Укажем, что и Л. Ф. Змеев считает «огневку» болезнью, «близкой к брюшному тифу».
О профилактике петехиального тифа в XVI веке в Западной Европе у нас сведений нет. Вогралик отмечает, что она «можно сказать, отсутствовала». Терапия сводилась к отвлекающим средствам в виде мушек на затылок. Следует отметить, что виднейшие врачи XVI века указывали на вред частых кровопусканий при петехиальном тифе.
Среди других эпидемических заболеваний, наблюдавшихся в XVI веке в Европе и на Руси, упомянем, прежде всего, оспу.

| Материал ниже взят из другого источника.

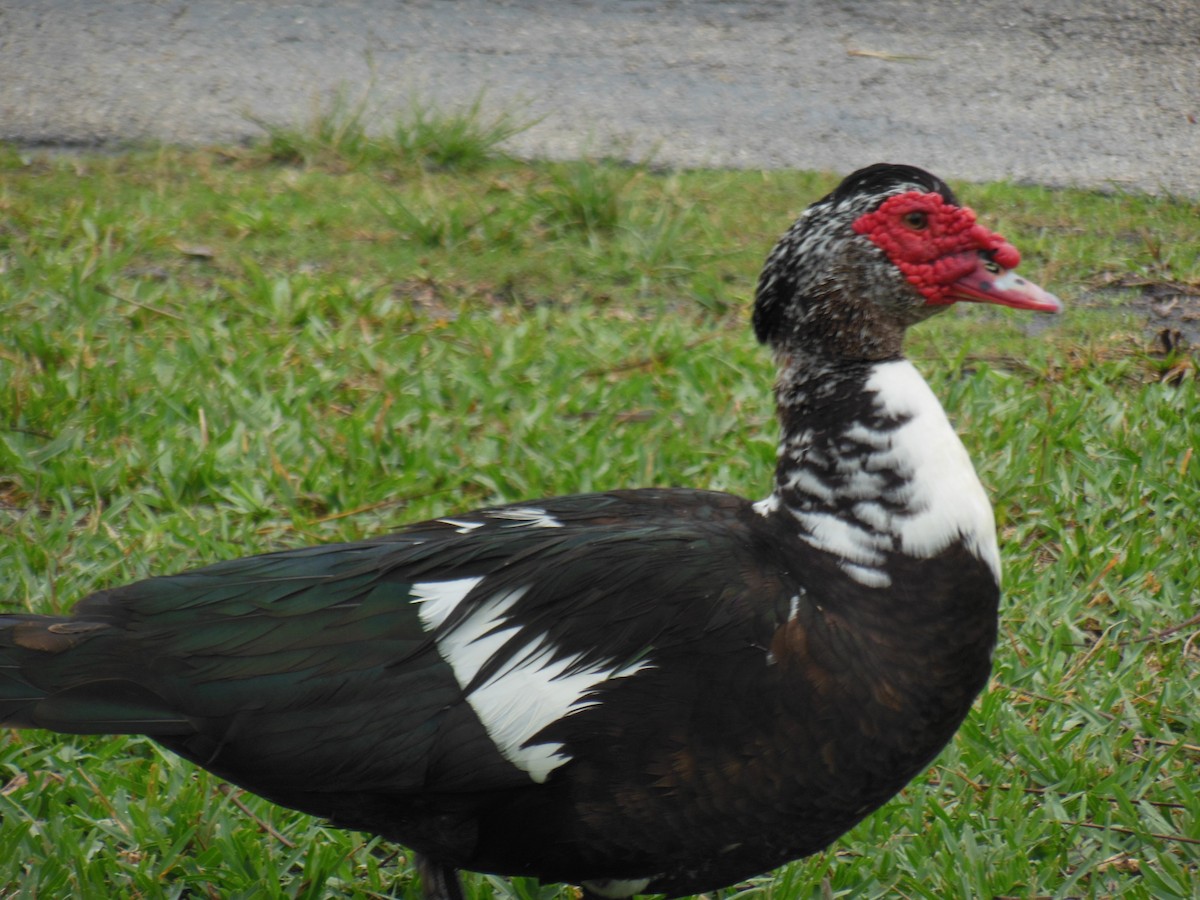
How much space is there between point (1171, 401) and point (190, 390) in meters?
2.55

По мнению многих авторов (Морозов, Киреев и др.), оспа на Руси впервые появилась в конце XVI или даже в начале XVII века. Приведенное выше сообщение летописцев о море, при котором «мерли прыщем», говорит о том, что оспа появилась на Руси гораздо раньше. И если мы в летописях не встречаем упоминаний о ней, то это, вероятно, объясняется только тем, что оспу считали «обычной» болезнью и летописцы не находили нужным упоминать о ней. Больших эпидемий, опустошавших целые города и области, оспа на Руси в XVI веке не давала. Рассеянные же там и сям отдельные очаги, равно как и отдельные эпидемические вспышки ее, не привлекали к себе внимания ни летописцев, ни путешественников, посещавших Россию.
Упомянем о наблюдавшихся в XVI веке эпидемических вспышках гриппа.

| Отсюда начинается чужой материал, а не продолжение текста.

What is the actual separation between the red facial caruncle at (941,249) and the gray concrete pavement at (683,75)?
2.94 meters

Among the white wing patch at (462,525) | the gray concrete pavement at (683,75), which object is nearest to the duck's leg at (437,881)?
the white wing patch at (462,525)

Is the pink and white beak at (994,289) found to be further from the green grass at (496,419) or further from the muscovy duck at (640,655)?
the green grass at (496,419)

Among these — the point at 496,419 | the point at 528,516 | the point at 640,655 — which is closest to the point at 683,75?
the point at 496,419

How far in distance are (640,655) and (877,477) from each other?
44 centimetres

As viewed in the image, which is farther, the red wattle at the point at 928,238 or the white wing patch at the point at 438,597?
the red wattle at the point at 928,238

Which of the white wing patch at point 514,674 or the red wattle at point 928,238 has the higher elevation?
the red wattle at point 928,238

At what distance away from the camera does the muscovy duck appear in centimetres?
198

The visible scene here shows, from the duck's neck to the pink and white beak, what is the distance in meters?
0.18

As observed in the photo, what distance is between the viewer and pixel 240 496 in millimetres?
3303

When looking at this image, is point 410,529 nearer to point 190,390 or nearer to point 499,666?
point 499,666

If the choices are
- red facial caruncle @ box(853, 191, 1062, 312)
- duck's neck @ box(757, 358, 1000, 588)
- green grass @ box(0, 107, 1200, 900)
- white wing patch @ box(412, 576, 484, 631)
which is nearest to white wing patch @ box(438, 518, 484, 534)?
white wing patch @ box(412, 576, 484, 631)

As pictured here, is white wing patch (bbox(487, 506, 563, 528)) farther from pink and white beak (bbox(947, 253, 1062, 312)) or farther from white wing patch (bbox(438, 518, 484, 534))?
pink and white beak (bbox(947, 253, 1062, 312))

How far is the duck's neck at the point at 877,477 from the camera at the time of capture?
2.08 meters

Большие вспышки этого заболевания в Европе имели место в 1510, 1557 и 1580, 1593 гг. В 1557 г. грипп распространился «с Запада на Восток», следовательно, должен был захватить и Русь. В 1580 г. болезнь эта в течение шести месяцев охватила всю Европу, Африку и Азию, произведя местами огромные опустошения. Особенно пострадали Мадрид и Париж (в последнем умерло около 10 000 человек).
Однако в русских летописях никаких указаний о появлении и распространении гриппа найти не удается, но, принимая во внимание характер распространения гриппа и ход эпидемий во время этой пандемии с запада на восток, можно полагать, что грипп в 1580 г. не пощадил и России. По крайней мере, есть прямые указания об эпидемии гриппа в это время в пограничной Лифляндии (Брензон) и Польше.

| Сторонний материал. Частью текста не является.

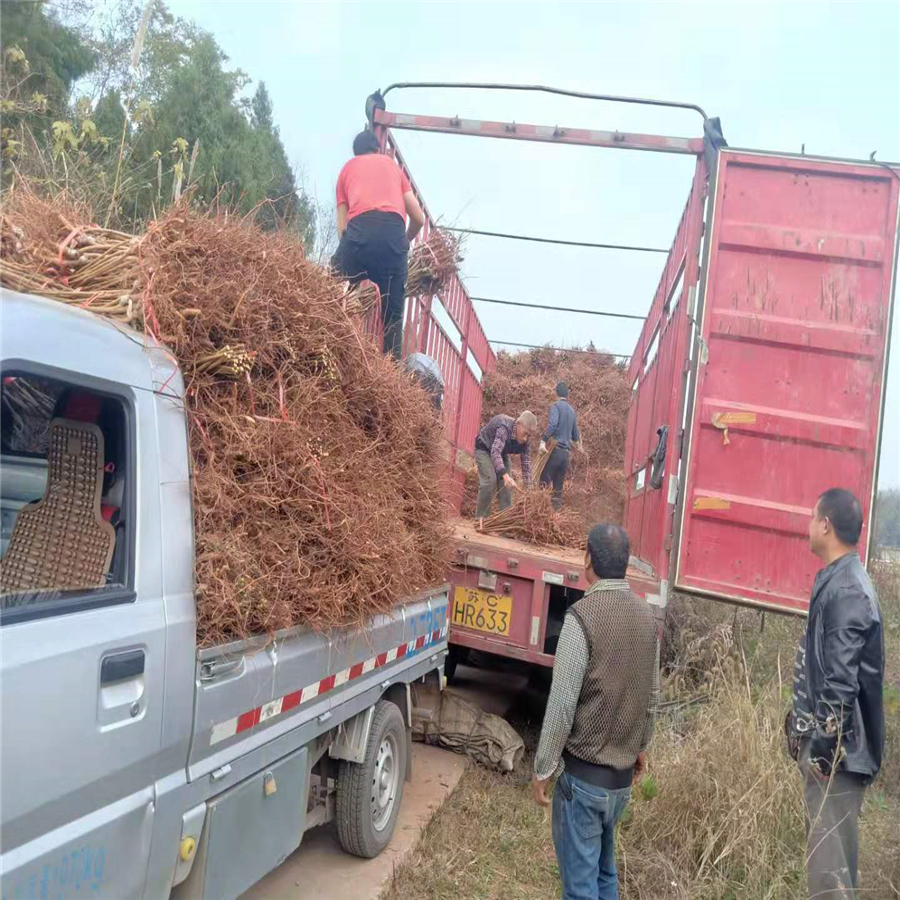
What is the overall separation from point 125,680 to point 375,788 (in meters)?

Частые эпидемии острозаразных болезней и необходимость борьбы с ними обусловили накопление и формирование эпидемических знаний. Как уже говорилось, после колоссальной пандемии «черной смерти» в Западной Европе и России стали организовываться первые карантины. При устройстве их исходили, прежде всего, из признания заразительности чумы. «Ни один из очевидцев болезни не сомневался в ее прилипчивости», – отметил Гезер.
То же самое можно сказать и о русской народной медицине. Уже в XIV веке появляется мысль о возможности заражения при соприкосновении с вещами умерших или с лицами, бывшими с ними в тесном общении (Никоновская, IV Новгородская летописи). Однако мистический элемент по-прежнему играл большую роль в объяснении происхождения эпидемий. Поэтому наряду с рациональными противоэпидемическими мероприятиями для прекращения эпидемий нередко прибегали к богослужениям, постройке церквей, заговорам, преследованию «ведьм», а при объяснении причин появления эпидемий – к текстам из священного писания.
Вопрос о причинах и сущности эпидемических болезней вызывал горячие споры между врачами того времени. Разгорелась оживленная словесная война между «контагионистами» и «антиконтагионистами».
Антиконтагионисты вслед за Галеном, смешивали в единое понятия «чума» и «эпидемия», в доказательство ссылались на бога и священное писание. В качестве причин чумы особое значение придавалось божьему гневу, влиянию враждебных созвездий. Использовалось также учение Парацельса об археях и особых определяющих болезнь существах.
Контагионисты же упорно, примерами из трагической практики чумных эпидемий, указывали на заразительность чумы. Первая попытка обосновать теорию контагионистов была сделана Джироламо Фракасторо в книге «О контагии, контагиозных болезнях и лечении», выпущенной им в 1546 г.[94]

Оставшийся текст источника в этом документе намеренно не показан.